Bu virüsten dolayı birçok ülke kendi içine çekilmiştir. Ülkelerle sınırlar kapatılmıştır. Küresel politikalara ciddi bir darbe vurulmuştur. İlaç, gıda gibi temel ihtiyaçlarını, hammadde ve sanayi ara ürünlerini diğer ülkelerden temin eden ülkeler adeta kepenk indirmiş ve salgın nerdeyse bütün dünyada hayatı felç etmiştir. Bundan sonra ülkeler kendi ihtiyaçlarını kendi topraklarından temin etme yoluna gideceklerdir. Uluslararası ilişkilerde değişiklikler söz konusudur. Ayrıca bu virüs karşısında yapılan icraatlara göre birçok ülkede hükümetlerde değişimler bile olabilir. Düzensiz göçü de engellememiz gerekiyor. Hijyen kurallarına dikkat etmeyen, yetersiz gıda alan, sağlıksız ortam ve izolasyon eksikliği olan düzensiz göçmenler arasında virüsün hızla yayılma tehlikesi dikkate alınmalıdır. Bu anlamda sınır ötesindeki yaptığımız faaliyetler yeniden gözden geçirilmeli ve yurtdışında olan askerlerimizin çok iyi korunmasın sağlanması gereklidir. 

Milliyetçilik Yeni Dünya Düzeninde Tekrar Revaçta 

Ülkelerin özellikle gıda ihtiyaçlarını kendi topraklarında üretme fikri gittikçe milliyetçilik kavramını öne çıkartmaktadır. Milli devlet kavramı daha bir değerli hale geliyor. İspanya ve İtalya gibi Avrupa birliğinin büyük devletlerine, Almanya ve Fransa'nın bile yardım edememesi bize bir şeyleri anlatması açısından çok önemlidir. Belki biraz Çin ve Rusya yardım edebiliyor gibi görünse de en büyük geliri petrol olan Rusya’nın, son düşen petrol fiyatlarından dolayı onunda durumu pekiyi olmayacaktır. Çin zaten bu virüsün kaynağı olması açısından güven duyulmayan ülke durumundadır.

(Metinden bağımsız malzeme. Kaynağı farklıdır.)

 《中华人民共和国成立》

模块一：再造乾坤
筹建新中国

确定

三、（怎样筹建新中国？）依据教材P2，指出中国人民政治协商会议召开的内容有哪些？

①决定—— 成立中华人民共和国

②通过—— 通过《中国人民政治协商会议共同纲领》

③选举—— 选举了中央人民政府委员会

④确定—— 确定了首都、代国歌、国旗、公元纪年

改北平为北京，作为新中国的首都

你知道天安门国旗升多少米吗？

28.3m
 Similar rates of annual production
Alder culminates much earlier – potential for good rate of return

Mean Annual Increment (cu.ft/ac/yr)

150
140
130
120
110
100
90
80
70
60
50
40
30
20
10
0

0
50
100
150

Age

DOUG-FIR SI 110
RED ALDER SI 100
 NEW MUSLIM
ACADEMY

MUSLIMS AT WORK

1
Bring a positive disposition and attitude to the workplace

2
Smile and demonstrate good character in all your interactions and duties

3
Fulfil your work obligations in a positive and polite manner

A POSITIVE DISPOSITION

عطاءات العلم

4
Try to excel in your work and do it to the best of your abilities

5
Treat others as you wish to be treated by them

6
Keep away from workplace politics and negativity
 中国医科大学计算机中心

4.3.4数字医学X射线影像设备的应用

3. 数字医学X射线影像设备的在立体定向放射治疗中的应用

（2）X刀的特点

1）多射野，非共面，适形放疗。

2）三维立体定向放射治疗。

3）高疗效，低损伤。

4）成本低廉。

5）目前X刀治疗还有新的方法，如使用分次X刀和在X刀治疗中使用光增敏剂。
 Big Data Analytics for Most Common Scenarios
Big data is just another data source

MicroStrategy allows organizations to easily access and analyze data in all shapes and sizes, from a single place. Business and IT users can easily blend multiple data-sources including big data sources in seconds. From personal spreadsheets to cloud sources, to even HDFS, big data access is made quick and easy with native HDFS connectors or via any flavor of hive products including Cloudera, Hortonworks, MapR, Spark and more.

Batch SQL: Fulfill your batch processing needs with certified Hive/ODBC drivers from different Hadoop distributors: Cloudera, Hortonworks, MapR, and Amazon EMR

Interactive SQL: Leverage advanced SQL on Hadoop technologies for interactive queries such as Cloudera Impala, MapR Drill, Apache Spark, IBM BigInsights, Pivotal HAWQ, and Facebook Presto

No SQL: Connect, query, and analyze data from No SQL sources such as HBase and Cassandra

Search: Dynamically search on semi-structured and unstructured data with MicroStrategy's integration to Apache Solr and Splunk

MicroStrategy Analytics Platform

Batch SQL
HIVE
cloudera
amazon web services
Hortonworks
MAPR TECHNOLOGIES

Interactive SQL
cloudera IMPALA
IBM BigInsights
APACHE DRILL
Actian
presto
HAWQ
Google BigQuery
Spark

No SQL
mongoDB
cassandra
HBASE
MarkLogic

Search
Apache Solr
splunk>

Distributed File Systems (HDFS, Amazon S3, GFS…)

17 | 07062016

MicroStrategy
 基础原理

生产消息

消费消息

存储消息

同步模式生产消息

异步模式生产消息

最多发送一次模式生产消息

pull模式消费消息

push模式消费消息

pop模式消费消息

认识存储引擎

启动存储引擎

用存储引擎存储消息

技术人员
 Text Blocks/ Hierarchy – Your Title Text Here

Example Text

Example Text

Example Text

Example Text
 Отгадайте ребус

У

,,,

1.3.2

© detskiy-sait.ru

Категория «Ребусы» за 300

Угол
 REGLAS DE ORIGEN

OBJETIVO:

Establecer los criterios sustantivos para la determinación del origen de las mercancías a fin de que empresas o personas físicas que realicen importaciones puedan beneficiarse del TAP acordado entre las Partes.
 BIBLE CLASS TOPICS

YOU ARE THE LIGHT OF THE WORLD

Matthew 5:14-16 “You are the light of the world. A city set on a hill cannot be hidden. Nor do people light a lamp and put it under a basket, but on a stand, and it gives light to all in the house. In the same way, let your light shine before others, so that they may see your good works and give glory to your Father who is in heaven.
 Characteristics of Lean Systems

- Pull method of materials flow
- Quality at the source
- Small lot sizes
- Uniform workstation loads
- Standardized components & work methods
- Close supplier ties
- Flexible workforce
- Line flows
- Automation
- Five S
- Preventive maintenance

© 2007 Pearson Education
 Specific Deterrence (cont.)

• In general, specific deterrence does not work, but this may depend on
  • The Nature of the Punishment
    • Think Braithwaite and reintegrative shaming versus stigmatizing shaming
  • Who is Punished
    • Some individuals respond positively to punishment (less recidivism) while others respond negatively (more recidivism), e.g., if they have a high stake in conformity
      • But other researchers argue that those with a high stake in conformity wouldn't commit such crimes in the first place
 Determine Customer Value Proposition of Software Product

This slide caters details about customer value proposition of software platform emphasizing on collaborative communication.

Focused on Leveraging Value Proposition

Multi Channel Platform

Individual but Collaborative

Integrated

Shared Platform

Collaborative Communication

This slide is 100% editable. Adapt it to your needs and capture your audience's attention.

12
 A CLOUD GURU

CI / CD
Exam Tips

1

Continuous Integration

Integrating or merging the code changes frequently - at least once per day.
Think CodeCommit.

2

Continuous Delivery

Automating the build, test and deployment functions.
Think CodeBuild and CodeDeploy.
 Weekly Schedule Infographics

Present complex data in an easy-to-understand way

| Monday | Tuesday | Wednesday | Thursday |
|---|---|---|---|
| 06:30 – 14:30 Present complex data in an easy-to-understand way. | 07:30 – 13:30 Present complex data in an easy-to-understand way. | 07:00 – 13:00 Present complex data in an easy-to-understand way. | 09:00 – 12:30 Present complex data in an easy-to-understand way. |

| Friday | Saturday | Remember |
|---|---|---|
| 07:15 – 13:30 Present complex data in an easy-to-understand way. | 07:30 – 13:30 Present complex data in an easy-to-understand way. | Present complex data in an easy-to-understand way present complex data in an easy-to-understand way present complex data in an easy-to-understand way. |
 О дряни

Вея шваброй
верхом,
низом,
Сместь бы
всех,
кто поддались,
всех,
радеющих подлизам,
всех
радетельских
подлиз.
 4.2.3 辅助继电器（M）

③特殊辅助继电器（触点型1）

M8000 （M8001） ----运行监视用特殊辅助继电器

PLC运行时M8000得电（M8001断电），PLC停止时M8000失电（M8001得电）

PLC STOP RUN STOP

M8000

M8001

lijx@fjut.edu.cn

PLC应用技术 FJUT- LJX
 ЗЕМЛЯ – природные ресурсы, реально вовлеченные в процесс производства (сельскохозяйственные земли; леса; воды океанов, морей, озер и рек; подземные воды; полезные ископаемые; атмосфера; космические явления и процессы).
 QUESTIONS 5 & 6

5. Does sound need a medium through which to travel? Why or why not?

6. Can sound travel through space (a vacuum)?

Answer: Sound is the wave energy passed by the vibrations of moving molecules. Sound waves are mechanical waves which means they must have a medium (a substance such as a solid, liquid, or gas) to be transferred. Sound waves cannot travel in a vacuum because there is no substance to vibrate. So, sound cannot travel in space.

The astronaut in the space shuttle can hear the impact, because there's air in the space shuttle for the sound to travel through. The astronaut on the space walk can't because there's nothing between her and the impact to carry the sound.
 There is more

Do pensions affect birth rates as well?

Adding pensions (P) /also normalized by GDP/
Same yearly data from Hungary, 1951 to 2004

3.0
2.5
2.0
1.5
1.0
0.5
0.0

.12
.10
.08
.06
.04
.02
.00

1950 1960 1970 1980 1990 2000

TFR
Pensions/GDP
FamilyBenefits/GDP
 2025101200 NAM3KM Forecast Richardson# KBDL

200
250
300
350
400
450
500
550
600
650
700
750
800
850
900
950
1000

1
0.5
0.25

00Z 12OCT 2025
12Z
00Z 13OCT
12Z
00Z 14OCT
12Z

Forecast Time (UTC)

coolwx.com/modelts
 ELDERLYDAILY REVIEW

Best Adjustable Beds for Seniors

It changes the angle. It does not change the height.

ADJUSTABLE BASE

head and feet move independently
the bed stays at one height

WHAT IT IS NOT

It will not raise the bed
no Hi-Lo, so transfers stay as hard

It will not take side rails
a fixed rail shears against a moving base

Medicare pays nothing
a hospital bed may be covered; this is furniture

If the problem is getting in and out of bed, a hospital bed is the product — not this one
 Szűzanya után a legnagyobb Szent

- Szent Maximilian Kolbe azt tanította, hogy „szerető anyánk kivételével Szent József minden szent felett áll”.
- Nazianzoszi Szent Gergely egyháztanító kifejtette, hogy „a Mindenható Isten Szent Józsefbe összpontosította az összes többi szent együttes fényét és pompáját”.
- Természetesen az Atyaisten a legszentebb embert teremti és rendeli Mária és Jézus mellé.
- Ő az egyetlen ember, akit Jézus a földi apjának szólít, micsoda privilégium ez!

Trump birçok konuşmasında virüse Çin virüsü diyerek Çin’in güvenilmediğine atıfta bulunmaktadır. İlaç ham maddeleri, solunum cihazlarında kullanılan vantilatörler gibi birçok ürün Çin'de üretilmektedir. ABD bile solunum cihazı yapabilmek için Çin'den malzeme almak zorunda. ABD Başkanı Donald Trump 'Biz her şeyi Çin'den almamalıyız, üretimlerimizi Amerika'ya taşımalıyız. Önce Amerika.' derken de Milliyetçilik kavramını kast ediyordu. Bir çok konuda dış ülkelere mahkum olmak doğru bir şey değildir. Bu süreçte belki birçok ülke otomobil bile üretemedi. Çünkü parçalar Çin'den geliyordu. Dünya şunu anladı ki bir yere böyle bağımlı olmak iyi bir şey değil. 

Bence bu virüsün doğurduğu en önemli bir sonuç: 

“Dış ülkeden gelse de olur, yeter ki gıdamı, ilacımı, malzememi temin edeyim.' anlayışı bitmiştir.”